Further use the 2nd channel of the scope to check across your amp meter shunt terminals at the same time. The voltage would indicate amps. A lower voltage on the shunt after adding the caps would confirm the caps are reducing your peukert effect due to the reduced battery current thereby extending your mileage. 

I have a cap bank, just no scope. Inquiring minds want to know...


----------



## bjfreeman (Dec 7, 2011)

Kerensky said:


> His cap bank is HUGE ! I thought something much smaller would do the job.


yes we are talking Farads not micro farads.
the Current Maxwell for 125 Volt 63 farad is about $10,000.
http://www.maxwell.com/products/ultracapacitors/docs/datasheet_bmod0063_1014696.pdf


----------



## bjfreeman (Dec 7, 2011)

ElectriCar said:


> I have a cap bank, just no scope. Inquiring minds want to know...


the Picoscope is neat. about $200-5,000, it works with a pc.


----------



## GizmoEV (Nov 28, 2009)

Ziggythewiz said:


> Where are the Ultracaps results at?


I'm trying to remember if I read it on his site or if I heard it from one of the OEVA members. I occasionally have attended the OEVA meetings in Portland, OR over the years and have spoken to Victor on various occasions. Sorry I just don't remember.


----------



## Ziggythewiz (May 16, 2010)

I guess sometimes we can be quick to publish our awesome ideas, especially the ones that pan out, but less positive results may be a little less urgent.


----------



## Kerensky (Jul 8, 2011)

Email request and link to this conversation sent.


----------



## GizmoEV (Nov 28, 2009)

#### Excerpted data:
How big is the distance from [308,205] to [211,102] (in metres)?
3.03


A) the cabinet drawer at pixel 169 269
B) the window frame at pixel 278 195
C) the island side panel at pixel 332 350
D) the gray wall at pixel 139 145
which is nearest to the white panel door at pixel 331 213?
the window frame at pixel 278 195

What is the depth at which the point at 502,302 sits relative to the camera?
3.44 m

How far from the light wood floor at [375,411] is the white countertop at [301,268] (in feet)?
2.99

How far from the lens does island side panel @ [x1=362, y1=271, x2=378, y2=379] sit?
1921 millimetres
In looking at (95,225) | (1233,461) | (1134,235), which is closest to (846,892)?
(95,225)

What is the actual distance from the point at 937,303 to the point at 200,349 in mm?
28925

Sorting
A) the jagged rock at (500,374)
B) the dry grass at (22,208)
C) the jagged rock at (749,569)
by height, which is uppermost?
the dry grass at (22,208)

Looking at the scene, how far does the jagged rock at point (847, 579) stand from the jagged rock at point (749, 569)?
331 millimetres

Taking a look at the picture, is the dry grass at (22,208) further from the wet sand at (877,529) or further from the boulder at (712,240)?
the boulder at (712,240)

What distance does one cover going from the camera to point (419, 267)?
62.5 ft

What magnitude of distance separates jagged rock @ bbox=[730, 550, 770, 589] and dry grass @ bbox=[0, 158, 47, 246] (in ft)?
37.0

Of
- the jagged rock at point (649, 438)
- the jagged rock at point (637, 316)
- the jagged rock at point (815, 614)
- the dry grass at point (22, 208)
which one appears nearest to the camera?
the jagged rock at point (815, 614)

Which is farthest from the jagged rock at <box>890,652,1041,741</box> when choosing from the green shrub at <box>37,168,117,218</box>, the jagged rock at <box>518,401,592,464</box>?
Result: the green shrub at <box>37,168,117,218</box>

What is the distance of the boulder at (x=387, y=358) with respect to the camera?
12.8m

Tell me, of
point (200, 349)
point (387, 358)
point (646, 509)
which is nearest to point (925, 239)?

#### Tasks and exercises:
- A) In the forum thread, roughly how much does the current Maxwell 125 volt, 63 farad unit cost?
- B) Write out, word for word, the stretch of the forum thread from "## Ziggythewiz (May" through "(Jul 8, 2011)".

#### Answers:
- A) About $10,000.

- B)
## Ziggythewiz (May 16, 2010)

I guess sometimes we can be quick to publish our awesome ideas, especially the ones that pan out, but less positive results may be a little less urgent.


----------



## Kerensky (Jul 8, 2011)